Taraf vekilleri esas hakkında beyanda bulunmuşlardır.
Taraf vekilleri 26/01/2018 tarihli son celsede davalının şirket ortaklığından çıkarılmasına ilişkin herhangi bir genel kurul kararı olmadığını imzalı olarak beyan etmişlerdir.
Davalının şirket ortaklığından çıkarılmasına yönelik herhangi bir genel kurul kararı alınmadığı her iki tarafında kabulünde olduğundan bu hususta bilirkişi incelemesine ve başka bir araştırmaya gerek görülmemiştir.
Mahkemece toplanan deliller ve yapılan yargılama sonucunda; davanın, 6102 sayılı TTK’nun 640/3 maddesi uyarınca şirket ortağının haklı sebeple şirket ortaklığından çıkartılması istemine ilişkin olduğu, davacılarda …’ın davacı şirkette % 99 hisse sahibi, davalı …’ın ise % 1 oranında hisseye sahip olduğu, taraflar arasında boşanma davası sonuçlanmış olup, tarafların boşandıkları, TTK 640/3 maddesi uyarınca limited şirket ortağının diğer ortak aleyhine haklı sebeple çıkarma davası açmasının mümkün olmadığı, böyle bir davanın ancak şirket tarafından açılması gerektiği (Emsal: Yargıtay 11.Hukuk Dairesi’nin 2016/2664 E., 2017/607 K. sayılı 06/02/2017 tarihli kararı, 2015/8194 E., 2016/3123 K. sayılı 21/03/2016 tarihli kararı) dolayısıyla davacı …’ın aktif husumet ehliyetinin bulunmadığı, davacı şirket adına açılan davaya gelince, şirketin bu davayı açabilmesi için TTK 616/1-h maddesi uyarınca bu yönde alınmış bir genel kurul kararı bulunması gerektiği(Emsal:Yargıtay 11 HD 20/09/2017 tarihli 2016/1530 E. 2017/4591 K. sayılı kararı), bu hususun bu davaya özgü dava şartı olduğu, ancak davacı şirketin almış olduğu bir genel kurul kararının bulunmadığı anlaşılmakla davacı şirket adına açılan davanın dava şartı yokluğundan reddine, davacı … adına açılan davanın aktif husumet yokluğundan reddine karar verilmiş ve aşağıdaki şekilde hüküm kurulmuştur.

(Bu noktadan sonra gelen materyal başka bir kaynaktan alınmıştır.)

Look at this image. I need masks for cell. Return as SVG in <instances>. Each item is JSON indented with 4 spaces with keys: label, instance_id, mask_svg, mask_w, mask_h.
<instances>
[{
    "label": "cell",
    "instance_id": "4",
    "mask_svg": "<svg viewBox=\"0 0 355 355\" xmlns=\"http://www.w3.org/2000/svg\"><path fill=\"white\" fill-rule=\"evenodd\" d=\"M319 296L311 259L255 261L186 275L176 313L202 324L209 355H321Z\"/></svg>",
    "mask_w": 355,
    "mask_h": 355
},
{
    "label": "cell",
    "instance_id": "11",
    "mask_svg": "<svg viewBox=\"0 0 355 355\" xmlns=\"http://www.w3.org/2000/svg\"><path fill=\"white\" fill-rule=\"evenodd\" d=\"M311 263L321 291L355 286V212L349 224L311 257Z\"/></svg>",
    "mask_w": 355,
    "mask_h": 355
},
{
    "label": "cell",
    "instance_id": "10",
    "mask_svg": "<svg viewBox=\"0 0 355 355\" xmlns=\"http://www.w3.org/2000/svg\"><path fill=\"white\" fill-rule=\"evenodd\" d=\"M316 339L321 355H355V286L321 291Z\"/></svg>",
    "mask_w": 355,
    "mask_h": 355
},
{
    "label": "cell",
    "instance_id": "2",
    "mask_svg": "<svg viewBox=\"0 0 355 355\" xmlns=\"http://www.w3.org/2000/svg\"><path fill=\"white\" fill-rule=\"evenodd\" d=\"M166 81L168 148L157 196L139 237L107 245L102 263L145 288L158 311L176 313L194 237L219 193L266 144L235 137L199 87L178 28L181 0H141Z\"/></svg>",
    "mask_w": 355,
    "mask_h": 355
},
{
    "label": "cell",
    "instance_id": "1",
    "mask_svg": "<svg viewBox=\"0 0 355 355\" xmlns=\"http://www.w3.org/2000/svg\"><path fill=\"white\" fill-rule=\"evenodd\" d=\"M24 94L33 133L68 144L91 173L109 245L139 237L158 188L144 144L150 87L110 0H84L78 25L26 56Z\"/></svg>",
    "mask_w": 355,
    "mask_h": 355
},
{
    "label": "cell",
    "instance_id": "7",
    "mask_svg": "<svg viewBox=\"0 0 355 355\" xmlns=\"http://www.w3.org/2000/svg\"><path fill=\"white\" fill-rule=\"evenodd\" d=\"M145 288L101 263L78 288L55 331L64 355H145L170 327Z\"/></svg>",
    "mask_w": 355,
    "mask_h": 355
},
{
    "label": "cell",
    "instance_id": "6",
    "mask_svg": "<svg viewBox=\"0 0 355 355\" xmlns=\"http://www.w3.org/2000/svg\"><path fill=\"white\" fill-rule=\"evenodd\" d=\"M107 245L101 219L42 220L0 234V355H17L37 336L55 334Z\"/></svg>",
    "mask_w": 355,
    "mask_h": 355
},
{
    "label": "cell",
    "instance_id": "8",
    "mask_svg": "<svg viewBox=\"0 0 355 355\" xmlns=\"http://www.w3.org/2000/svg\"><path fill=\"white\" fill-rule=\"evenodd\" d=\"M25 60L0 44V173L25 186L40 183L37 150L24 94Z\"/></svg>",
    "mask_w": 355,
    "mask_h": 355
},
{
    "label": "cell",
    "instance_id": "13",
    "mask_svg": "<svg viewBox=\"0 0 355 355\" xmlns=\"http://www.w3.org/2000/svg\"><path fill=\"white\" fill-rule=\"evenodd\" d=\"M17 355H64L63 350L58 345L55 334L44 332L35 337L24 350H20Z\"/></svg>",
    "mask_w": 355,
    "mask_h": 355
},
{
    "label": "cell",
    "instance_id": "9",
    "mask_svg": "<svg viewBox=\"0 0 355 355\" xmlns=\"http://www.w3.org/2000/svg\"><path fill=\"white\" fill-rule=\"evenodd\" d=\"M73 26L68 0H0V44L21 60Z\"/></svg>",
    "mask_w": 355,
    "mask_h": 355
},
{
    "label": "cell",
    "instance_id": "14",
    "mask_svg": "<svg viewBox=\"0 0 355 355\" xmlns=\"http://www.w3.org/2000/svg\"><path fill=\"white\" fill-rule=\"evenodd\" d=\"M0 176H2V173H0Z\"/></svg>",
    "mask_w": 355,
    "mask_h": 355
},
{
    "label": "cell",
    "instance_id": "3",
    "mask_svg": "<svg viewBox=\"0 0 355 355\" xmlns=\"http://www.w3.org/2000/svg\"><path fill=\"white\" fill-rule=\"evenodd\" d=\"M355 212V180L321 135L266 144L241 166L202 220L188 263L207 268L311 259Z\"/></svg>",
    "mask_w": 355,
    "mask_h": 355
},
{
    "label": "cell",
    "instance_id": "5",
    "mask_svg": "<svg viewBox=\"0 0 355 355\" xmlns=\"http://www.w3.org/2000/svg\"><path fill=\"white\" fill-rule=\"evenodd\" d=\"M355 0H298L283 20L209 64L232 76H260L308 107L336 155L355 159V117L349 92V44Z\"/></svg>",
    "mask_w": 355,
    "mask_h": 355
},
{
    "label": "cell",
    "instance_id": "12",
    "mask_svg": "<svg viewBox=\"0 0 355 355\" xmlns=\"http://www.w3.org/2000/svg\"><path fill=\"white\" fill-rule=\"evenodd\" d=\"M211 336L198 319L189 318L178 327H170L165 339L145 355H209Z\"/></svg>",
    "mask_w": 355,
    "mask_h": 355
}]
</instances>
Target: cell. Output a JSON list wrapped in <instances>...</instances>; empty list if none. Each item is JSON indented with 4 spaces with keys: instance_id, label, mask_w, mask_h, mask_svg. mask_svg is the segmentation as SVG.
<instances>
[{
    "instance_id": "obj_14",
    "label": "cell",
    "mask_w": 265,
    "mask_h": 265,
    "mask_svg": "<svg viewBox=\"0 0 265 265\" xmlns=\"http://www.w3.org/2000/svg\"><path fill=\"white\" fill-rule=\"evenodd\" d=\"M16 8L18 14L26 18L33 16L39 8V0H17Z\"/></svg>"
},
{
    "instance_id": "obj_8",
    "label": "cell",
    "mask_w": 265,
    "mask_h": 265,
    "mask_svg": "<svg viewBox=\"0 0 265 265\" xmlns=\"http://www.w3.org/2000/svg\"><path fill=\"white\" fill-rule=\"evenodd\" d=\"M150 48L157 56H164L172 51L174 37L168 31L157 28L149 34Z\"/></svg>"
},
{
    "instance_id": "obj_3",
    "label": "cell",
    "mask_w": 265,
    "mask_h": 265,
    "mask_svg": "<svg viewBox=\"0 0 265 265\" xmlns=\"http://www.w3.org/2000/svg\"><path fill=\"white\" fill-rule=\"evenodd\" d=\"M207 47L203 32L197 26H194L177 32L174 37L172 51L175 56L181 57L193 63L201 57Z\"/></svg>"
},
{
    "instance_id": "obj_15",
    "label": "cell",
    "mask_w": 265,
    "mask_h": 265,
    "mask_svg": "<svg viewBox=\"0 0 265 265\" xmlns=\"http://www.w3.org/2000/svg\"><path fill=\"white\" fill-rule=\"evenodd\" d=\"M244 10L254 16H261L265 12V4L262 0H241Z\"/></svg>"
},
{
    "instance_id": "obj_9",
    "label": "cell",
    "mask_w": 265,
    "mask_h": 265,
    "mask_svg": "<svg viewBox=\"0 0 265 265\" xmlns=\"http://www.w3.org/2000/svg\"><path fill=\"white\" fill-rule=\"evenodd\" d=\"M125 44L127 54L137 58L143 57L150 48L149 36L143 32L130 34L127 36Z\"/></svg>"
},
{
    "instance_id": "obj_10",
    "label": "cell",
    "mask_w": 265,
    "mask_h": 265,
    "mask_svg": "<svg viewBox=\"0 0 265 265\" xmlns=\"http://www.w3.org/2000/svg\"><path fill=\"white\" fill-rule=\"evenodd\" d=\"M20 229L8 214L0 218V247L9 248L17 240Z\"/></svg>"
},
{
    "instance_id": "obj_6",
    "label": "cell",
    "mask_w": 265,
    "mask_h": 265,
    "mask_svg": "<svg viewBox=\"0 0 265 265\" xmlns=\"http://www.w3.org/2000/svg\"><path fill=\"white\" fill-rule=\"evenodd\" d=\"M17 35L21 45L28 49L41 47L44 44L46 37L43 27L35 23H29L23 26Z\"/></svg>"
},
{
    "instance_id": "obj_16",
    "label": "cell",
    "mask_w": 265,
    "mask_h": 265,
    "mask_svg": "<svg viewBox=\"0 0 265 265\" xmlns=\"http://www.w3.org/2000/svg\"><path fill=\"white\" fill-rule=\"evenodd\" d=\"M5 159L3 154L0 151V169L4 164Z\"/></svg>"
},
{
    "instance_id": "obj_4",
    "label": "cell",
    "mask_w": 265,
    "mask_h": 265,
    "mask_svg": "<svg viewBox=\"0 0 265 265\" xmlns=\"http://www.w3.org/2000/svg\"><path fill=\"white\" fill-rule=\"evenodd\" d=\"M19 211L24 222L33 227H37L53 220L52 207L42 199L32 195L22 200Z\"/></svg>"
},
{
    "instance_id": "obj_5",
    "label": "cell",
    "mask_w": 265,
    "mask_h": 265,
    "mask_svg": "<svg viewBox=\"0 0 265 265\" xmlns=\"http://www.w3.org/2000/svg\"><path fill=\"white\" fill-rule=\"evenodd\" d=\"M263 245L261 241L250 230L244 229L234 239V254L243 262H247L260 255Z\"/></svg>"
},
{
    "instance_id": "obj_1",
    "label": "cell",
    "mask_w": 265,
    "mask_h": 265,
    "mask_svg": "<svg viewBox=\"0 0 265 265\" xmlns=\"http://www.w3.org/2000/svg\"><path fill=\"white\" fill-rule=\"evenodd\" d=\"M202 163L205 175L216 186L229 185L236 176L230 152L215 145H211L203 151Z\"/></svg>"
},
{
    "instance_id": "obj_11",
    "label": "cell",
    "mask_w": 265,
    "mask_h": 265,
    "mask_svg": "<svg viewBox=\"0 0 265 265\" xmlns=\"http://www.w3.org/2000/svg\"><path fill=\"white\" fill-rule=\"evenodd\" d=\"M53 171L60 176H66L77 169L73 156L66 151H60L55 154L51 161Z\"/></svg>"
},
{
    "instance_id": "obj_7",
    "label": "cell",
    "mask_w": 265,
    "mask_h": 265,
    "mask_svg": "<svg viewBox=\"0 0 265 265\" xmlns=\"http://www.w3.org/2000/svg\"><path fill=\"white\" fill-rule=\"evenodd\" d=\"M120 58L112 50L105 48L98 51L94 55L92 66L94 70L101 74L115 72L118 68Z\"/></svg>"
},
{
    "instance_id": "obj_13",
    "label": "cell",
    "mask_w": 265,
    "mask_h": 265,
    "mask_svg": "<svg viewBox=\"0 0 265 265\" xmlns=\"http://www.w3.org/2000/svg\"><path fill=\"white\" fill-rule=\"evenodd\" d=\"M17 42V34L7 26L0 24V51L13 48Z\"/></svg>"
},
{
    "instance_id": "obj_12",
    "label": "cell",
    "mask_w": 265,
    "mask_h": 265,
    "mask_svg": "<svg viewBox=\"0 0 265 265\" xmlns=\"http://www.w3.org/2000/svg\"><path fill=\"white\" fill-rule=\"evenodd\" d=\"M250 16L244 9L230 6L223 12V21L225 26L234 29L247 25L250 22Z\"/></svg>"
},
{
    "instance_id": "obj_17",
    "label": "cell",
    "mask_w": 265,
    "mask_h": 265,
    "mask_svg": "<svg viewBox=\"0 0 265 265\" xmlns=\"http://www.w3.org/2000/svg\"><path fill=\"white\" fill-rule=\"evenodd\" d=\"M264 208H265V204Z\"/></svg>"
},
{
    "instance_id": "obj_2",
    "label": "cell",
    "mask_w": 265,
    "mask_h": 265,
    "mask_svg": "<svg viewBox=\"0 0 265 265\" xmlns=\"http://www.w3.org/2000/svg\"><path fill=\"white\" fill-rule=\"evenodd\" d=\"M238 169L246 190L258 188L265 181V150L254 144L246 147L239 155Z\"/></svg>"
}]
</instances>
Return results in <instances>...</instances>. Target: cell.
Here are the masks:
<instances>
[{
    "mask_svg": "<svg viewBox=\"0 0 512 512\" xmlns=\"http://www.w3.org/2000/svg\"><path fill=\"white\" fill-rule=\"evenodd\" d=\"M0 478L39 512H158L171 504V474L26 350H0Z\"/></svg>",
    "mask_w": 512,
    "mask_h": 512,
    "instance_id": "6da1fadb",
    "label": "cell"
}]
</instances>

H Ü K Ü M : Gerekçesi yukarıda açıklandığı üzere;

1-Davanın … yönünden aktif husumet nedeniyle REDDİNE,
2-Davanın ………………Limited Şirketi yönünden REDDİNE,
3-Alınması gerekli 35,90 TL harçtan, dava açılırken peşin olarak yatırılan 27,70 TL harcın mahsubu ile eksik 8,2 TL harcın davacıdan tahsili ile hazineye irad kaydına,
4-Davalı tarafından yapılan bir yargılama gideri olmadığından bu konuda karar verilmesine yer olmadığına,
5-Davacı tarafından yapılan tüm yargılama giderlerinin üzerinde bırakılmasına,
6-Davalı kendisini vekille temsil ettirdiğinden hüküm tarihinde yürürlükte bulunan A.A.Ü.T uyarınca 2.180,00 TL vekalet ücretinin davacılardan alınarak davalıya verilmesine,
7-Gider avansı olması halinde karar kesinleştiğinde davacı tarafa iadesine,
Dair davacı ve davacı vekilinin ve davalı vekilinin yüzüne karşı, kararın taraflara tebliğinden 2 haftalık süre içinde istinaf yolu açık olmak üzere verilen karar açıkça okunup usulen anlatıldı.